Last September AHCH opened an expanded Resource Center. The opening ceremony of this 8,600 square foot building, designed to address the social service needs of people experiencing homelessness, became a massively-attended community celebration. Attendees included local politicians, partners, funders, donors, clients, staff, neighbors, and many individuals who have worked for, with, or alongside AHCH to address the root causes of homelessness. The success of this opening celebration, and the fact that so many individuals were eager to secure a seat at the event, is the result of decades of relationships building within the community and of providing free, quality health care to people experiencing homelessness while simultaneously fighting for living wages, affordable housing, and social justice. Clients themselves were the first in line to officially cut the ribbon because they have witnessed first-hand the importance of health care for the homeless in their lives. Learn more about the event here here.

What makes health care for the homeless centers so valuable to the communities they serve?

AHCHBuilding-106AHCH has long led the way in addressing the social determinants of health in a person-centered way with wrap-around holistic services. In fact, when the push for health centers to achieve Patient-Centered Medical Home status began, AHCH was thrilled to achieve this national recognition. In order to prove our PCMH status, AHCH used Opiate Addiction, Post-Traumatic Stress Disorder and Diabetes instead of using all traditional chronic care conditions to achieve this recognition. Addressing people’s homelessness, uninsured status, behavioral health illnesses, oral health disparities, and substance use disorders in accordance with our client-driven service goals is what enables AHCH to achieve greater health outcomes within the population of people experiencing homelessness. While AHCH provides a comprehensive health campus for people to access care, including an open “art as therapy” studio for artists without resources and people seeking respite from the stress and dangers of the street, it is AHCH’s push to take care out of the clinic and into the streets, shelters, meal-sites, and other locations where people experiencing homelessness congregate that makes AHCH so valuable to the people who seek our services.

Why are you an advocate for AHCH and all other health centers?

The question for us, is why isn’t everyone an advocate for Albuquerque Health Care for the Homeless and all health centers? Being an advocate for health care for all is our mission. Our vision is to live in a world that is just and without homelessness.
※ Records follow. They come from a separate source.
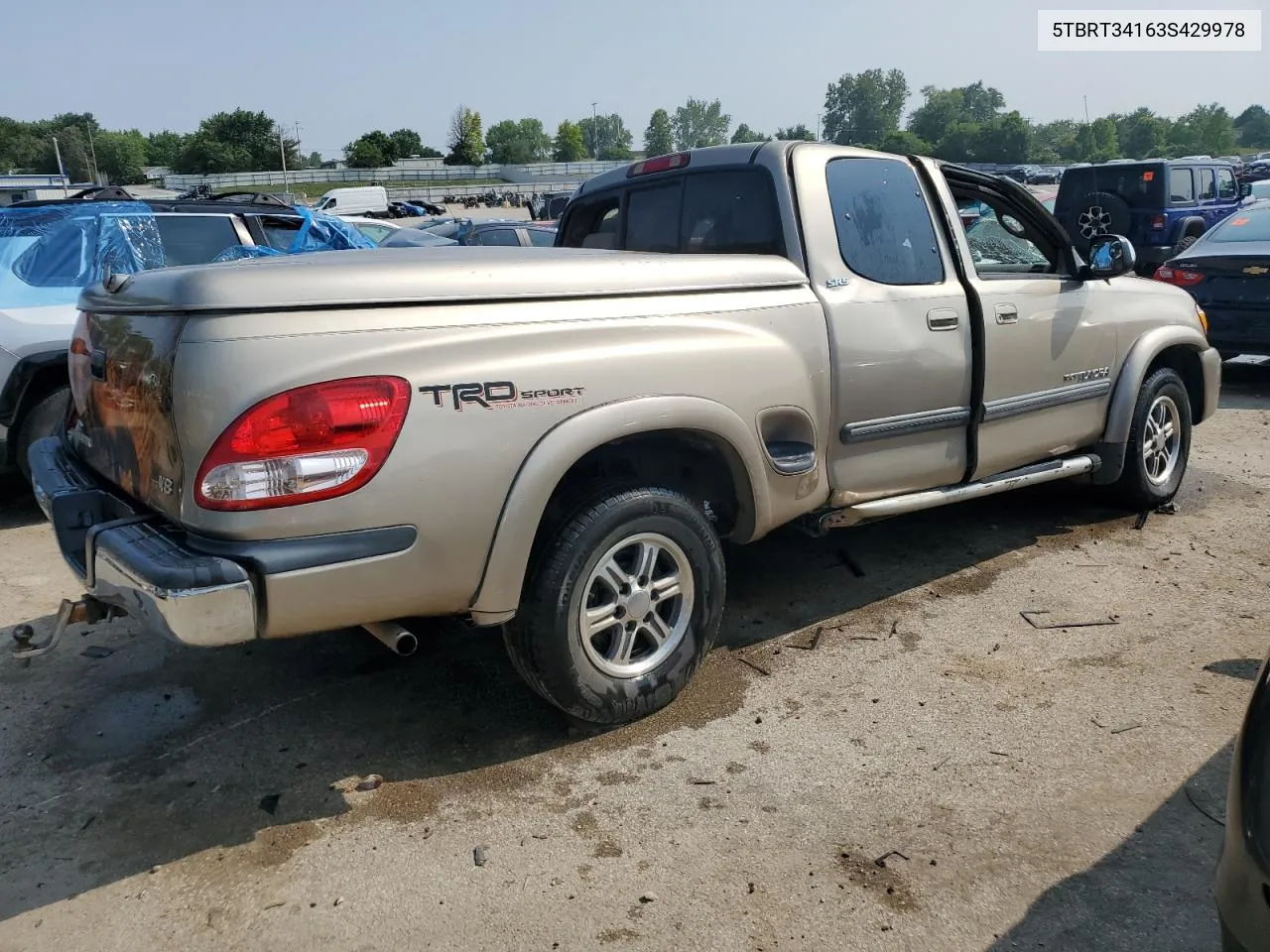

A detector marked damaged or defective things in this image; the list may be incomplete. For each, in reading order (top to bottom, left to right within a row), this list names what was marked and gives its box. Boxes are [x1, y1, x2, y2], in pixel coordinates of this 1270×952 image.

dented tailgate [66, 309, 185, 523]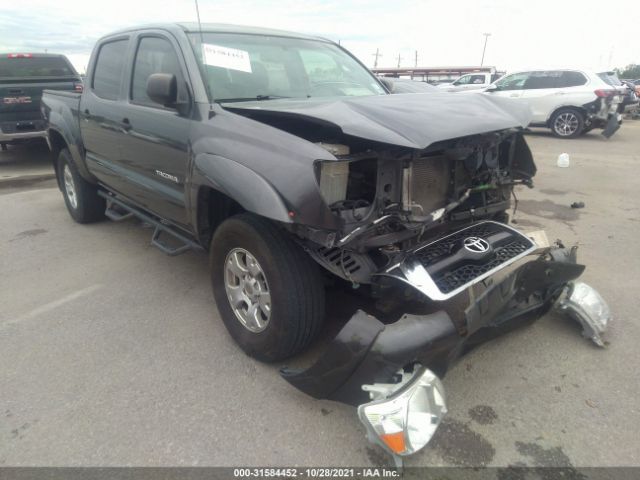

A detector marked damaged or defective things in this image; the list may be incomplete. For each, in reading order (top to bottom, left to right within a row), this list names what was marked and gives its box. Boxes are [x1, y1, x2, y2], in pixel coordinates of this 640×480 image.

crumpled hood [222, 92, 532, 148]
damaged front end [282, 242, 608, 464]
broken headlight assembly [358, 368, 448, 462]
Homelessness can develop quickly – often a lack of affordable housing, a lack of a living wage, limited access to health care, and gender-based violence can combine to create a perfect storm – the rapid transition to homelessness and the accompanying grave loss of overall health and wellbeing.

Ending homelessness is our movement, it’s in the air we breathe, the fight we fight as an HCH.  The aim is justice not charity.  Health care and housing are human rights and we won’t quit until everyone has access to these fundamental rights.